Les députés ont adopté, ce lundi 17 mars, la proposition de loi visant à "renforcer la stabilité économique et la compétitivité du secteur agroalimentaire". Porté par Stéphane Travert (apparenté Ensemble pour la République), le texte prolonge jusqu'en avril 2026 l'expérimentation du seuil de revente à perte majoré de 10% pour les produits alimentaires, dit "SRP+10", afin d'encourager une répartition plus juste de la valeur. Il autorise, par ailleurs, le retour des super-promotions sur les produits de droguerie, de parfumerie et d'hygiène à compter de la même date. La proposition de loi doit maintenant être examinée au Sénat. 

Lutter contre la "guerre des prix" que les distributeurs se sont livrés de nombreuses années durant au détriment des agriculteurs, tel est l'objectif de la proposition de loi visant à "renforcer la stabilité économique et la compétitivité du secteur agroalimentaire". Au coeur de ce texte, la reconduction d'un dispositif, le seuil de revente à perte majoré de 10 %, dit "SRP+10", qui impose aux distributeurs de vendre certains produits alimentaires au minimum de leur prix d’achat majoré de 10 %.

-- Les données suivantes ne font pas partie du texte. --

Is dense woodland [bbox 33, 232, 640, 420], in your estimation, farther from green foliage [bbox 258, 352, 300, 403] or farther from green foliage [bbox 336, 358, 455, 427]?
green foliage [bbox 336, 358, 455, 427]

"Défendre la valeur de nos productions agricoles"

L'ambition du dispositif introduit par la loi Egalim I de 2018 est de rééquilibrer les relations commerciales entre producteurs, transformateurs et distributeurs en générant une meilleure répartition de la valeur entre eux. Alors que le dispositif est censé s'éteindre le 15 avril de cette année, Stéphane Travert (apparenté Ensemble pour la République) souhaitait prolonger le SRP+10 jusqu’au 15 avril 2028.

Le rapporteur de la proposition de loi co-signée par Julien Dive (Droite républicaine) a aussi dit sa volonté de "défendre la valeur de nos productions agricoles et alimentaires, et in fine, l'amélioration des revenus de nos agriculteurs". "La guerre des prix entre distributeurs ne doit pas venir annihiler le travail de construction du prix en marche avant", a fait valoir l'ancien ministre de l'Agriculture.

"Le SRP+10 est-il couronné de succès ? Probablement pas. Faut-il le retirer  maintenant ? Assurément non", a pour sa part estimé la ministre déléguée chargée du Commerce, Véronique Louwagie. Faute de reconduction du dispositif, elle a considéré qu'"une nouvelle guerre des prix, très intense, se déclencherait du jour au lendemain".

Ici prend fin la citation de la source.